Don Antonio de Monroy Figueroa, Corregidor por Su Majestad en este partido, Juez de Caminos y de Registros y de la visita y castigo de ellos, dijo que tuvo noticia de la llegada de un arriero que desembocó por el paso de la Angostura y que había trasversado el camino huyendo de la visita que se le hace a las recuas y cata de lo que llevan en ellas, debido a la nueva imposición de los 25 pesos a la grana y plata que suben a la Nueva Veracruz o bajan de ella y los indios y otras personas que traen en su servicio, lo que deben manifestar en este oficio y registros de Orizaba y Jalapa, conforme a ordenanza de los Señores Virreyes, para lo cual mandó a un ejecutor a que trajese ante él al dicho arriero y sus mulas para que hiciera la manifestación, y habiéndole traído ante el dicho corregidor declaró llamarse Domingo Álvarez, vecino de la villa de Córdoba, ser dueño de recua y trajinar con ella de la Veracruz a Tehuacán y a otras partes donde se le ofrece, asimismo manifestó que viene con 11 mulas de aparejos cargadas de trigo del pueblo de Tehuacán y que en su avío trae consigo dos hijos suyos llamados Gregorio y Domingo, no trayendo ningún indio, cuyo trigo declaró es para comer en su casa y para vender y que las 11 mulas junto con las de silla suman 14, las cuales compró en esta jurisdicción a don Gaspar de Rivadeneira, a Francisco Álvarez y a Juan González; también fue notificado por el corregidor que al día siguiente debe presentar testimonio donde se indique que pagó el alcabala de dichas mulas y las alcabala en la Nueva Veracruz.
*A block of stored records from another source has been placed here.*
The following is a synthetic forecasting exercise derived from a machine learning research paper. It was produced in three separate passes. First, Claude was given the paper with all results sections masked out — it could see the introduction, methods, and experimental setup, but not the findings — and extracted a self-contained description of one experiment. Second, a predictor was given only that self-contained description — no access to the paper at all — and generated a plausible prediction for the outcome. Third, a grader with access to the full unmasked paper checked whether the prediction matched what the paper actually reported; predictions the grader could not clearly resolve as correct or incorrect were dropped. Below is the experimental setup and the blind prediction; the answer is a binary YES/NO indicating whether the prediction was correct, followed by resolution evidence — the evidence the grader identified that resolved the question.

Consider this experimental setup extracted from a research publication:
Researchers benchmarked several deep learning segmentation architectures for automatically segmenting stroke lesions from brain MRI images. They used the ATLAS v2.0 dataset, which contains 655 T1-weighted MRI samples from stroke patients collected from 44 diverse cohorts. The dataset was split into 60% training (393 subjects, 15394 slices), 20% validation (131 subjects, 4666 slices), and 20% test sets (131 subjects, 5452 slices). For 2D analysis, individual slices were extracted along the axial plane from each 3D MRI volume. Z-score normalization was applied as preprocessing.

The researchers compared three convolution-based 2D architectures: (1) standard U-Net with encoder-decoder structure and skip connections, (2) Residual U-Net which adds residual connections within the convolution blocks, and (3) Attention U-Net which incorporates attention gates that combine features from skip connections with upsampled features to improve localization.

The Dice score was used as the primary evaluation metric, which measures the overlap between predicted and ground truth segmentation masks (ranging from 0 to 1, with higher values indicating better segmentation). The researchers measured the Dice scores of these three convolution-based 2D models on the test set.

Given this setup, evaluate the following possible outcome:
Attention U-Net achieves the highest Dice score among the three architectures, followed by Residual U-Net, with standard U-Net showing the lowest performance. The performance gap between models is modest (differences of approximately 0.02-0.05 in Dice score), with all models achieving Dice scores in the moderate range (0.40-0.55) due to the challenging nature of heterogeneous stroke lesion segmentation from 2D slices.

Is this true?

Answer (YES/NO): YES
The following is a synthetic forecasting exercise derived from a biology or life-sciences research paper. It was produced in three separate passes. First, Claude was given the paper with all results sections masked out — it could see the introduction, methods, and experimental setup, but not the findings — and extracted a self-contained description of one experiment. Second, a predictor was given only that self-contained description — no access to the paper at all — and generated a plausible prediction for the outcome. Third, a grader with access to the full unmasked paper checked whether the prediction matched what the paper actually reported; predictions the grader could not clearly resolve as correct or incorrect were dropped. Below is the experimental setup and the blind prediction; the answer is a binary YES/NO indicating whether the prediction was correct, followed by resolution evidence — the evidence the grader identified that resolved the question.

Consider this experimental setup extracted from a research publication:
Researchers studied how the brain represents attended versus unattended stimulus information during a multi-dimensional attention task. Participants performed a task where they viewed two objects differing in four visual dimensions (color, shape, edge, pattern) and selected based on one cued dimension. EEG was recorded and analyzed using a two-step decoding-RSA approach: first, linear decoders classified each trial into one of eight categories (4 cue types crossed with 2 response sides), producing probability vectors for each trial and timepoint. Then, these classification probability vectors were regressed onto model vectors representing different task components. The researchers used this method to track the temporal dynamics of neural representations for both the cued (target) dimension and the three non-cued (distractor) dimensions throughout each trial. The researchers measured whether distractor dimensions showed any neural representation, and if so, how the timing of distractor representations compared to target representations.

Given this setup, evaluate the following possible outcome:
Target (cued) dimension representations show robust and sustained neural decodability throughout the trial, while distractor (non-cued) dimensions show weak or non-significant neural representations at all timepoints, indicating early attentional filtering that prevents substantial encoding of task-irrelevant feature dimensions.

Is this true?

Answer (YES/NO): NO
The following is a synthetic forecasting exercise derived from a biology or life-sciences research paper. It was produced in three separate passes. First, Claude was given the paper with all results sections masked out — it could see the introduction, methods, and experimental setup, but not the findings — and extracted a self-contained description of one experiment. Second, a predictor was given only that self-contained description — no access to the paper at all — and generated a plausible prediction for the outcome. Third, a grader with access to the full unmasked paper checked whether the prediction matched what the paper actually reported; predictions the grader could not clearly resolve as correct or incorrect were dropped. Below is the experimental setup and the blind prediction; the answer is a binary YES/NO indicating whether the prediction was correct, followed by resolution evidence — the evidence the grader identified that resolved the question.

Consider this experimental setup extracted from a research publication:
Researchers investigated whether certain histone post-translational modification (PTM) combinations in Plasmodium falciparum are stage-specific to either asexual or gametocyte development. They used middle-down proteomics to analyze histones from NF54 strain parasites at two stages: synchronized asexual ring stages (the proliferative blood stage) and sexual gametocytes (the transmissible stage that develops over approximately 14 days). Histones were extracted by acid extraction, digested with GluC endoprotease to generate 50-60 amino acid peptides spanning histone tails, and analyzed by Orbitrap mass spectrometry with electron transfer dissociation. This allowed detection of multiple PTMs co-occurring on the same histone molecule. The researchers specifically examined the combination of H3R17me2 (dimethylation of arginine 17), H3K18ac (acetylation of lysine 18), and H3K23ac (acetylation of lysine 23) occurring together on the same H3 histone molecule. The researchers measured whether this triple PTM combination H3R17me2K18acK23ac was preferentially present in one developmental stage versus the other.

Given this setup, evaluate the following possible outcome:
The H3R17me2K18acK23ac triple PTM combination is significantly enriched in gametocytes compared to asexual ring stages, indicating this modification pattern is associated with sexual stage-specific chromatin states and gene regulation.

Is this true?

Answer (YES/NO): YES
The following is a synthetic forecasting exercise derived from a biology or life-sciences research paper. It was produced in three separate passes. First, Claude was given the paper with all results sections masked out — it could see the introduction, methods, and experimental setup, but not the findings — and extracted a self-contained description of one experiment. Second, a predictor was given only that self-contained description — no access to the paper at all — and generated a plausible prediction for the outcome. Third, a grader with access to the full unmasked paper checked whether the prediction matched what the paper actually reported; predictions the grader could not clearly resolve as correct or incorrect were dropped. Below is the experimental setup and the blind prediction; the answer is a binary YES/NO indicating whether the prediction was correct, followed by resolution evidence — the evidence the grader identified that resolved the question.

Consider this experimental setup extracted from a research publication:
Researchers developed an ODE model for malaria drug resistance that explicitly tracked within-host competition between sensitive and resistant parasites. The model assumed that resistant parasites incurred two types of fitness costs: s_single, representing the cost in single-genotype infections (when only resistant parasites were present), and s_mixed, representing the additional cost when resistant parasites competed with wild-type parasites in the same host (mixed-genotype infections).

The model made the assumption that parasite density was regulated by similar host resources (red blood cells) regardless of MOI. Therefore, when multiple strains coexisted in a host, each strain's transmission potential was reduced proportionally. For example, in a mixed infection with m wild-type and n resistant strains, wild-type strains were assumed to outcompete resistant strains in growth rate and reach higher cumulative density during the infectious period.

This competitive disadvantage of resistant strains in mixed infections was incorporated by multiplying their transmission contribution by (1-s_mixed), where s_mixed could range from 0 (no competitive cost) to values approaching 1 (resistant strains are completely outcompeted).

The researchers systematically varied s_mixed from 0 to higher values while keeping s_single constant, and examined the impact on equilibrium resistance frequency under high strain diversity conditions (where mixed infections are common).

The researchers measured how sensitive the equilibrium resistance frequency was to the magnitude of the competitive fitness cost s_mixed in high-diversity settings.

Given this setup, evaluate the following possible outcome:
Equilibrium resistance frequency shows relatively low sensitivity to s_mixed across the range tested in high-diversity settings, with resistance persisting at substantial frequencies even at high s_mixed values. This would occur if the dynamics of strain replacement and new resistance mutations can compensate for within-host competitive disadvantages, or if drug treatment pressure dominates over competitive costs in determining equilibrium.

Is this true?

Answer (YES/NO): YES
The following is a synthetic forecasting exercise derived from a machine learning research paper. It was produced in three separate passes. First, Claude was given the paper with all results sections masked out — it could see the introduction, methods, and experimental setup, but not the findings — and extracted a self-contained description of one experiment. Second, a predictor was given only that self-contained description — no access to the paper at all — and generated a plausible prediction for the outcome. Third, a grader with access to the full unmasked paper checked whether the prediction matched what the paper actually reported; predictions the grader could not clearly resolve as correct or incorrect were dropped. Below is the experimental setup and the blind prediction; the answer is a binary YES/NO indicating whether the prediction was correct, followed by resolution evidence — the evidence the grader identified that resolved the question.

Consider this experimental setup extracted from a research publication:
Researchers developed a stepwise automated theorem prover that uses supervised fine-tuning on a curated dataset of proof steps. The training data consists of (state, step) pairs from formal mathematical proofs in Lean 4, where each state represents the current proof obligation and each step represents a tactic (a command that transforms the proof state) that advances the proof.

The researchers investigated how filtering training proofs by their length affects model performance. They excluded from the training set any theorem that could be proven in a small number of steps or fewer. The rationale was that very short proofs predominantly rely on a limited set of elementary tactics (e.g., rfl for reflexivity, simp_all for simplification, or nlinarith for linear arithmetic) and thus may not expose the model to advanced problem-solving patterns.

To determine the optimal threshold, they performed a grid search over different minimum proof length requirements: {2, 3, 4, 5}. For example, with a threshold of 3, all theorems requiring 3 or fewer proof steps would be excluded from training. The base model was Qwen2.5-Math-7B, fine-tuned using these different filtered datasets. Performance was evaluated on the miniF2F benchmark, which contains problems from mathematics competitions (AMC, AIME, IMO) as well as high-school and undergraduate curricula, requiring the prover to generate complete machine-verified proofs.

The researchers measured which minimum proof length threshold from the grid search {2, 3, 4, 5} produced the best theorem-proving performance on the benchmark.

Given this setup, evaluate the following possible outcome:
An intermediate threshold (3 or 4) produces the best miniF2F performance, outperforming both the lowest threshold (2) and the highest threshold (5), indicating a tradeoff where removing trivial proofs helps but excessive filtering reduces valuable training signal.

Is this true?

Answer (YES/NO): YES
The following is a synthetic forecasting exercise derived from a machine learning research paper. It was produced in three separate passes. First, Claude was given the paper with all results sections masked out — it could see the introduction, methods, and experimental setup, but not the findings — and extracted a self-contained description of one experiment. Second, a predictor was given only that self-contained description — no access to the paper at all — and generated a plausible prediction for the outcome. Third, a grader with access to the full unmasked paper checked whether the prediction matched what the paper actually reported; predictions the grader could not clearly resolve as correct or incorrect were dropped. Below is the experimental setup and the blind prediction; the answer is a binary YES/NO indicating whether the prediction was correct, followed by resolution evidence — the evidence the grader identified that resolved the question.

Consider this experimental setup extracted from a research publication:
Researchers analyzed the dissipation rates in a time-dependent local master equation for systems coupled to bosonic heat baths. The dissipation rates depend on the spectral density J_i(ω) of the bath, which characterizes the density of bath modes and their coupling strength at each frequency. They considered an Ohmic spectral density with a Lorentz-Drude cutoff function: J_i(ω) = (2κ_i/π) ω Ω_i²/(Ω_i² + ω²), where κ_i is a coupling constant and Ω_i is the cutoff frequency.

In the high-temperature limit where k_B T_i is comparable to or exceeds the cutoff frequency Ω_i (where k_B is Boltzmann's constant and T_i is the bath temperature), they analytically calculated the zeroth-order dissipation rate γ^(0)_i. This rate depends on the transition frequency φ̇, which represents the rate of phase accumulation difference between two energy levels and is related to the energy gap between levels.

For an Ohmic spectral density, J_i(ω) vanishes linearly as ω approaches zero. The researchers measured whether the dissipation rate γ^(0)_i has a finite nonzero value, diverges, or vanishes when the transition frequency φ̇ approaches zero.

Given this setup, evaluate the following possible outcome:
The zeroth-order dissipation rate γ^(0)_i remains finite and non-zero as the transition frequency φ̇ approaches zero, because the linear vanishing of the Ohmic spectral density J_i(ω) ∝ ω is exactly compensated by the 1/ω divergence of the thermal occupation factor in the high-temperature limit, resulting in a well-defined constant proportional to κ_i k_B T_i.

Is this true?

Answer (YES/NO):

Lázaro Díaz, dueño de recua, vecino de este pueblo, manifestó una arroba de cera labrada de Campeche para vender en este pueblo. Asimismo, el corregidor le notificó acudir a pagar la alcabala que a Su Majestad pertenece.\n
Juan Francisco, dueño de recua, manifestó llevar en ella 14 pipas de vino en 84 barriles, en virtud de una certificación firmada por los jueces oficiales reales para entregar en [roto] al Capitán Martín de Chavarría, cuya imposición monta 350 pesos [roto].\n
Se tomó la razón de 20 barriles de vino y 30 botijas más que lleva Juan Bautista de Ávila en su recua, para entregar en este pueblo a Domingo Gómez, vecino y mercader de este lugar.\n\n\n
Se tomó la razón de 6 pipas de vino que lleva Antonio de Trujillo en su recua, para entregar a Diego Dalva y a Lorenzo Gómez.\n
Los jueces oficiales de la Real Hacienda y Caja de la ciudad de Veracruz y puerto de San Juan de Ulúa, Martín de Artadia y Vertiz y Joan [Juan] de Echevarría, hacen saber al alcalde mayor del pueblo de Orizaba, a sus tenientes y justicias, que por orden del Virrey de la Nueva España, están procediendo a la averiguación de cualquier mercadería que de rezagos de galeones hubieren venido en el navío nombrado San Francisco Javier, Capitana de la Armada de Cartagena, y que han promulgado bando para que ningún dueño de recua se atreva a sacar de la ciudad de Veracruz mercaderías ni otros géneros sin que primero se manifiesten, vean y reconozcan por ellos y se sepa los géneros que son, a quien pertenecen y de donde vinieron; por lo cual piden que pongan cuidado en que ningún dueño de recua pase por su jurisdicción con mercaderías de Castilla y otros géneros si no llevare despacho de los jueces, y hallando sin el dicho despacho se sirvan detener las dichas mercaderías, prender las personas y embargar las mulas, dándoles aviso de ello para que ejecuten las penas impuestas por el dicho bando y las demás en que hubieren incurrido.